▶ **SHORT TASK**
Print verbatim the lines of the entries from the one containing "Scrutinising this photograph, what" to the last, inclusive, and no others.
— Start of DATASET CONTENT —
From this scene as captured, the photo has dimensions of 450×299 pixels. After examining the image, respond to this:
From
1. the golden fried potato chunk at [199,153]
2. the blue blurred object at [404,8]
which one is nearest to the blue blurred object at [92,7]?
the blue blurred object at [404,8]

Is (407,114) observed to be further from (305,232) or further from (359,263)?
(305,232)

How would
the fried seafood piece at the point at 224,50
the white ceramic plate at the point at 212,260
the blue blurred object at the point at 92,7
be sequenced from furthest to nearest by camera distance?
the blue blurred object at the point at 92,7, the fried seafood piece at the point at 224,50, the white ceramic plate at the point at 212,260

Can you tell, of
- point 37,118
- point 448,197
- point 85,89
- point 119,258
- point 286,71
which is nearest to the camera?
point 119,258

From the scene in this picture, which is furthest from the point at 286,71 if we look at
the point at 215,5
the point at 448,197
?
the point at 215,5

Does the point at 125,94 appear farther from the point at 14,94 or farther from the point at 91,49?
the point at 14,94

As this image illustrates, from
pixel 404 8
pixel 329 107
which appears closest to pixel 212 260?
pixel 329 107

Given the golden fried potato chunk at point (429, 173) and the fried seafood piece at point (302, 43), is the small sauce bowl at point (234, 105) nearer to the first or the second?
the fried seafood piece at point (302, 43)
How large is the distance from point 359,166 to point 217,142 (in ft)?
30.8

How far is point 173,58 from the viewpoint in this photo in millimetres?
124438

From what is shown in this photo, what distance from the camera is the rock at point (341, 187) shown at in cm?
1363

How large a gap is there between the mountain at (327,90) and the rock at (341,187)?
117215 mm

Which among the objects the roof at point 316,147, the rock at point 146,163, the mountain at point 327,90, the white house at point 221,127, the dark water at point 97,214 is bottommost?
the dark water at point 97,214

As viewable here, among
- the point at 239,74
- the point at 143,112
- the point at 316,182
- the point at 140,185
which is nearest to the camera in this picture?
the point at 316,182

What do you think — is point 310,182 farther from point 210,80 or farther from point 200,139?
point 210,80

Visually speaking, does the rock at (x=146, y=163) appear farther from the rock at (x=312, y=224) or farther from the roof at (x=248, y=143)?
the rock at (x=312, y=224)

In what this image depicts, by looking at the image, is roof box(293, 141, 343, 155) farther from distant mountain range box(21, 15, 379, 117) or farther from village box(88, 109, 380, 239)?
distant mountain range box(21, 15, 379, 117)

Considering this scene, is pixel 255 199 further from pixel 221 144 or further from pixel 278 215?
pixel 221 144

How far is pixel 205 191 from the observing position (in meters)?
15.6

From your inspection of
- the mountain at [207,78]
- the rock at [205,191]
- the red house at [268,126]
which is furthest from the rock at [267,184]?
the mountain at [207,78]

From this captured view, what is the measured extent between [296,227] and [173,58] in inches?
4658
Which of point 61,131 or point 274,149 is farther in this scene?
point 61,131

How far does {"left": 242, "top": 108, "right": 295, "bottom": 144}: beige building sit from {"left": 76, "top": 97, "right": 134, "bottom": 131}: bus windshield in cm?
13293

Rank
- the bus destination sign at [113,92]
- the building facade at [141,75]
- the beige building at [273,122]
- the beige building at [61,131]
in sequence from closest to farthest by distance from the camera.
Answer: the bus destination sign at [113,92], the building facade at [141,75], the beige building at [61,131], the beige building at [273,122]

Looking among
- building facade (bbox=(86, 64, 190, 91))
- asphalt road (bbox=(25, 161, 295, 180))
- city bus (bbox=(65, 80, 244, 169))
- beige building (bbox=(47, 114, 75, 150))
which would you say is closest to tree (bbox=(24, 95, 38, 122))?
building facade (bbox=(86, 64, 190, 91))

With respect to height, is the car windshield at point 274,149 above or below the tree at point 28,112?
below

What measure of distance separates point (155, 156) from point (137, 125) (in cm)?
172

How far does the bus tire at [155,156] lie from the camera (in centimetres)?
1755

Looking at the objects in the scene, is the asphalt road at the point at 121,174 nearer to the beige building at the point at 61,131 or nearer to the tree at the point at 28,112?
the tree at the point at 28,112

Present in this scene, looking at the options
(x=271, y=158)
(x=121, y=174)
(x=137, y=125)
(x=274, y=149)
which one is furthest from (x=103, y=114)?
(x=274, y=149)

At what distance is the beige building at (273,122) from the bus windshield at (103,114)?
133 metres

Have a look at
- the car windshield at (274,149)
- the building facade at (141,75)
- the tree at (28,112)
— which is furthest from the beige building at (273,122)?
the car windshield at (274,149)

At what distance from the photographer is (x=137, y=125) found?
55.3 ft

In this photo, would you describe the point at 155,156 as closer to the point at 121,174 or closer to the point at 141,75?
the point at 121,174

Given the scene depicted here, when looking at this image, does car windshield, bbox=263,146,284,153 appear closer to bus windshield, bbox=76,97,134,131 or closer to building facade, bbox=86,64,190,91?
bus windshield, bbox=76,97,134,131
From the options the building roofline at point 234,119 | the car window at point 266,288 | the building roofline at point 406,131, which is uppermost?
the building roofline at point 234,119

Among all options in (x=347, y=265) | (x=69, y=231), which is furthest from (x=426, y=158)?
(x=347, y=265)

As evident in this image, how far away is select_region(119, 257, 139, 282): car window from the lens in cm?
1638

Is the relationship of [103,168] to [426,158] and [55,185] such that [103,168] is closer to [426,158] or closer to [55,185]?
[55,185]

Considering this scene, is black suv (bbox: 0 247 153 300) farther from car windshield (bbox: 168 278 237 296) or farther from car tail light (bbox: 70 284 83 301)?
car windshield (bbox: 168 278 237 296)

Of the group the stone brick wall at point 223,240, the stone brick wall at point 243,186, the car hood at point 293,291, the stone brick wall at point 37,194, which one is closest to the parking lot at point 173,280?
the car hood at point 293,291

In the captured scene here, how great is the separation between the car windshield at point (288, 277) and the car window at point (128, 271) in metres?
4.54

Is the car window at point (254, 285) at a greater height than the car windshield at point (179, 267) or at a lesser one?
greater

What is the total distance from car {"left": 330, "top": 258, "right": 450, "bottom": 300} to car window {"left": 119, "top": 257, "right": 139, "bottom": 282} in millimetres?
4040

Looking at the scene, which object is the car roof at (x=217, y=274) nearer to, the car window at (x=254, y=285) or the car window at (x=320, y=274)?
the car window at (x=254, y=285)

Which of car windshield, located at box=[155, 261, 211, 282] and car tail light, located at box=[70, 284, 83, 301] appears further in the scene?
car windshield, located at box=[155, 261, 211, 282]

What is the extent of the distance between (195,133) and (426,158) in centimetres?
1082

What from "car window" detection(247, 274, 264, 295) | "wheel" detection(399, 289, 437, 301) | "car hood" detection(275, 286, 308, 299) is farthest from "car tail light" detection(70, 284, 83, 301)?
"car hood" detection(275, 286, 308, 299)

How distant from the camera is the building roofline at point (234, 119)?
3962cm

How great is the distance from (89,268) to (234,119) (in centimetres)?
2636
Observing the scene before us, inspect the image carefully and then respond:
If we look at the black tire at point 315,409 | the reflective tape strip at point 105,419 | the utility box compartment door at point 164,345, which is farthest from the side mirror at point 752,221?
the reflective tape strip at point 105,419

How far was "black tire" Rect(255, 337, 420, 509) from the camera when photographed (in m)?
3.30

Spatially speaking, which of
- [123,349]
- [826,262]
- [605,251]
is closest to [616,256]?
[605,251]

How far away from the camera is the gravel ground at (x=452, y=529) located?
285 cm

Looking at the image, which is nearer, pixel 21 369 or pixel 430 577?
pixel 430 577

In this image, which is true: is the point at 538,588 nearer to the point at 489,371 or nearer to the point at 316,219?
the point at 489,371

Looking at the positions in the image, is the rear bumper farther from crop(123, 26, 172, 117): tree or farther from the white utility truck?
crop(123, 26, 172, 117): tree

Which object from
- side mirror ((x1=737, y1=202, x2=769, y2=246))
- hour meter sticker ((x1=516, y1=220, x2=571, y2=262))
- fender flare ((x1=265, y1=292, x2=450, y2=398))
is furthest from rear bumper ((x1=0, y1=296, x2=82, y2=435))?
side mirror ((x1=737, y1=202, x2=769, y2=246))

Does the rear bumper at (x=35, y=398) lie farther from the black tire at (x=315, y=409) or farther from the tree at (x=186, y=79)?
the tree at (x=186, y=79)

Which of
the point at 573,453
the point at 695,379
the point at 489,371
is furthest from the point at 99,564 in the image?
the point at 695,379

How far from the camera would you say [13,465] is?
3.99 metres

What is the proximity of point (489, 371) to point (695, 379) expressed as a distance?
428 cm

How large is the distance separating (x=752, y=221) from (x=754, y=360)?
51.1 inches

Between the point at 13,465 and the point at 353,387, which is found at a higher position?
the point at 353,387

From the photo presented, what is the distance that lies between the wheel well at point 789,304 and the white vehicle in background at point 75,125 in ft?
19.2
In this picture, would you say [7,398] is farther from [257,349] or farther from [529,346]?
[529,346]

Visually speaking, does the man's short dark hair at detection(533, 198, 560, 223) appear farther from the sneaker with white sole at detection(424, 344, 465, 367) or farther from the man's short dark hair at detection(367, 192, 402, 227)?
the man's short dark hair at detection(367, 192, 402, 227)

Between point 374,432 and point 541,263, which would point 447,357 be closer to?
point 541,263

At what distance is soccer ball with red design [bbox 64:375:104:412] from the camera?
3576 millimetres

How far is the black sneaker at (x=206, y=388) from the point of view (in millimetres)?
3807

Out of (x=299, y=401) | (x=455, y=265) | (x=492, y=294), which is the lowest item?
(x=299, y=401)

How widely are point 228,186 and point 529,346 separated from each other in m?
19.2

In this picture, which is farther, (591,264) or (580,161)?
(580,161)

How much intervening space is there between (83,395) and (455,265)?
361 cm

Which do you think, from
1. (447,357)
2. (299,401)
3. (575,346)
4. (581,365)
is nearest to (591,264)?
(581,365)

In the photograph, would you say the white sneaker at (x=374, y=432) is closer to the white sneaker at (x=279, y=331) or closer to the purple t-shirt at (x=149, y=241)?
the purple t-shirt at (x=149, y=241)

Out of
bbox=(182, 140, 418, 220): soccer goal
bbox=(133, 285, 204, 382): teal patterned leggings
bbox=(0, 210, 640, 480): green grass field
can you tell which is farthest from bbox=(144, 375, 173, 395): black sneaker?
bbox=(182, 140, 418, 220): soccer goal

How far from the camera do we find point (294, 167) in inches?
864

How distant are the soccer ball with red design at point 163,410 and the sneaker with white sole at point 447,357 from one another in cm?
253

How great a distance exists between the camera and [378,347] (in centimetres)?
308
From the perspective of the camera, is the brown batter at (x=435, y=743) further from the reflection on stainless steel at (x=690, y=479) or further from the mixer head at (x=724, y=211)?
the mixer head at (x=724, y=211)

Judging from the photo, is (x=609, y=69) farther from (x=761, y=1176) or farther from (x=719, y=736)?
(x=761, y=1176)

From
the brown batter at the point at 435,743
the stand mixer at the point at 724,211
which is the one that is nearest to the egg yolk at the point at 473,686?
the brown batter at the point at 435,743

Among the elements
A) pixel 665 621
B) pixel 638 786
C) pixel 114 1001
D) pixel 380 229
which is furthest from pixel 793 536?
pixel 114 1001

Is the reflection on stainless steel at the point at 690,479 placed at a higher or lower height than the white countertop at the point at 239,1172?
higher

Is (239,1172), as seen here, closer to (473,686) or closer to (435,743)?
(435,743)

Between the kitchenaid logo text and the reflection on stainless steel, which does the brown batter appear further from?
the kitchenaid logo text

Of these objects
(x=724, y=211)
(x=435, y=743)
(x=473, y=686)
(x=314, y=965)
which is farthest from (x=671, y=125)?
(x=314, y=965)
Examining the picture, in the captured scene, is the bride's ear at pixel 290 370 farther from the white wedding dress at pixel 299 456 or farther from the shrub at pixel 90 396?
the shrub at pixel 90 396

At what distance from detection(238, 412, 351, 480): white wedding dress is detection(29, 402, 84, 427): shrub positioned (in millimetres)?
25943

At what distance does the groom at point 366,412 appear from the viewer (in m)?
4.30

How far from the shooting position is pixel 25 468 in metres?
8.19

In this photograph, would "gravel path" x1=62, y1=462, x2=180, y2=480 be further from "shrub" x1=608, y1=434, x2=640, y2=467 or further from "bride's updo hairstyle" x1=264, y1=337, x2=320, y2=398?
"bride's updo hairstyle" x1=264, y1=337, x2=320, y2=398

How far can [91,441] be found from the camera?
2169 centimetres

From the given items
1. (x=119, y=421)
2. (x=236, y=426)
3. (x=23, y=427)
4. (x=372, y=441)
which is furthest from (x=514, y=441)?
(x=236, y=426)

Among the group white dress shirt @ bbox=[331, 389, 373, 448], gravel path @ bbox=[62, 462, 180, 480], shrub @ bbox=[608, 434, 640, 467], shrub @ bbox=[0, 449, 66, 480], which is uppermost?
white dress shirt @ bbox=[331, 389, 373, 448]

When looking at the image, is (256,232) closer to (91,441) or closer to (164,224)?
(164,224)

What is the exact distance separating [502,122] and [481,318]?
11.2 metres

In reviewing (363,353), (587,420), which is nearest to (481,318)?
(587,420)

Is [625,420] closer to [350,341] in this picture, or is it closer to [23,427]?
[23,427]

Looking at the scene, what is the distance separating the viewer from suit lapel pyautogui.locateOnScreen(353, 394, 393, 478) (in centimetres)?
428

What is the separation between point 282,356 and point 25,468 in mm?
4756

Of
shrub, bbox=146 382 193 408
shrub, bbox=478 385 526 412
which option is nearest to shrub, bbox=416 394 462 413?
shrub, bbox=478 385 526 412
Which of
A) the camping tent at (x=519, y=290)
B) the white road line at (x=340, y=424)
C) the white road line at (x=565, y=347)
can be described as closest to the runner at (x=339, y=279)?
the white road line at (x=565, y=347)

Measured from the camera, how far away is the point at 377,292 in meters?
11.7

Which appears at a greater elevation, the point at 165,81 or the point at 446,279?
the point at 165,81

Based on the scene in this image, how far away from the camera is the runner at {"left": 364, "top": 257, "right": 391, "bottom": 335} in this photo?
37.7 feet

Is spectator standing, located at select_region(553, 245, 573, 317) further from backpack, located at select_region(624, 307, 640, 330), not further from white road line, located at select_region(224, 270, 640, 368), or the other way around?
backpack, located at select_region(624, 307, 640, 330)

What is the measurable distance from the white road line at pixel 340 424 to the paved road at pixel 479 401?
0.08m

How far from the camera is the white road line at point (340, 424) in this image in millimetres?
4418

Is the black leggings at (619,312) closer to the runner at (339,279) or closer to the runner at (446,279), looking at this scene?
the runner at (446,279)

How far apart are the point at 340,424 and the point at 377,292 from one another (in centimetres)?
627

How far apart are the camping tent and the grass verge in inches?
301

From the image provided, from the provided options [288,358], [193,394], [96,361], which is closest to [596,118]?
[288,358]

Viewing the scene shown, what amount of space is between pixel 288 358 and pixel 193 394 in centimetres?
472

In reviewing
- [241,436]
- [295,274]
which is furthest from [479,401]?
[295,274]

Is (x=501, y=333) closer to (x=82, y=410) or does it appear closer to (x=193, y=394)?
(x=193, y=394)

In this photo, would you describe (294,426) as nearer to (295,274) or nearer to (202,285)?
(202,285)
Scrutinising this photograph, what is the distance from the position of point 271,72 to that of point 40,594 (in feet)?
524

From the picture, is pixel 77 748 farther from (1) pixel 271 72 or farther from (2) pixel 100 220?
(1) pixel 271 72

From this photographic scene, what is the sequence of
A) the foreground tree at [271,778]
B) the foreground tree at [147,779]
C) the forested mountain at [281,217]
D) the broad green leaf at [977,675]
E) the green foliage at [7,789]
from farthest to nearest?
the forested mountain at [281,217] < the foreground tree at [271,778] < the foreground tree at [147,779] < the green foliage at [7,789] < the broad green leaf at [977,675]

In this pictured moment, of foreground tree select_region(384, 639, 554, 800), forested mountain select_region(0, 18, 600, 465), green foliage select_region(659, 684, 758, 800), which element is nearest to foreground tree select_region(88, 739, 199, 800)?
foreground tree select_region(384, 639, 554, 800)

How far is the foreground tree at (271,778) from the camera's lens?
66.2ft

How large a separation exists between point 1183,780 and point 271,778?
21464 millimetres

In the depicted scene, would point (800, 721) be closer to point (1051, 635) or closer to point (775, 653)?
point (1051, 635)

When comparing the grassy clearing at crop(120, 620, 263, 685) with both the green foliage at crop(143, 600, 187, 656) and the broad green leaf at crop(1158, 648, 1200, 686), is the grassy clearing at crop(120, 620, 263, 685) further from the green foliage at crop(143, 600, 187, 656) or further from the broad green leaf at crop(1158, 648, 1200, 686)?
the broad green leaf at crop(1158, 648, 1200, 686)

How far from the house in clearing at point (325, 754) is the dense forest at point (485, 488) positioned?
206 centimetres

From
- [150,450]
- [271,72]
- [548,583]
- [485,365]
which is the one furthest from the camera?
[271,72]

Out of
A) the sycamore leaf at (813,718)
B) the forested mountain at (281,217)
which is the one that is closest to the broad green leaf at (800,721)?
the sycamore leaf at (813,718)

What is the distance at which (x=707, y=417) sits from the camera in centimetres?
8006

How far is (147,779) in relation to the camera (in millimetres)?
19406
— End of DATASET CONTENT —
▶ **THE SOLUTION**
Scrutinising this photograph, what is the distance from the position of point 271,72 to that of point 40,594 (in feet)?
524

From the picture, is pixel 77 748 farther from (1) pixel 271 72 or farther from (2) pixel 100 220?
(1) pixel 271 72

From this photographic scene, what is the sequence of
A) the foreground tree at [271,778]
B) the foreground tree at [147,779]
C) the forested mountain at [281,217]
D) the broad green leaf at [977,675]
E) the green foliage at [7,789]
from farthest to nearest?
the forested mountain at [281,217] < the foreground tree at [271,778] < the foreground tree at [147,779] < the green foliage at [7,789] < the broad green leaf at [977,675]

In this pictured moment, of foreground tree select_region(384, 639, 554, 800), forested mountain select_region(0, 18, 600, 465), green foliage select_region(659, 684, 758, 800), which element is nearest to foreground tree select_region(88, 739, 199, 800)?
foreground tree select_region(384, 639, 554, 800)

How far is the foreground tree at (271,778) from the camera's lens?
66.2ft

How large a separation exists between point 1183,780 and point 271,778?
21464 millimetres

In the depicted scene, would point (800, 721) be closer to point (1051, 635) or closer to point (775, 653)?
point (1051, 635)

When comparing the grassy clearing at crop(120, 620, 263, 685) with both the green foliage at crop(143, 600, 187, 656) and the broad green leaf at crop(1158, 648, 1200, 686), is the grassy clearing at crop(120, 620, 263, 685) further from the green foliage at crop(143, 600, 187, 656) or further from the broad green leaf at crop(1158, 648, 1200, 686)?
the broad green leaf at crop(1158, 648, 1200, 686)

How far from the house in clearing at point (325, 754) is the dense forest at point (485, 488) positioned?
206 centimetres

From
- [150,450]
- [271,72]
- [548,583]
- [485,365]
which is the one furthest from the camera?
[271,72]

Out of
A) the sycamore leaf at (813,718)
B) the forested mountain at (281,217)
which is the one that is closest to the broad green leaf at (800,721)?
the sycamore leaf at (813,718)

What is the distance at which (x=707, y=417) sits from the camera in centimetres?
8006

How far is (147,779) in relation to the camera (in millimetres)?
19406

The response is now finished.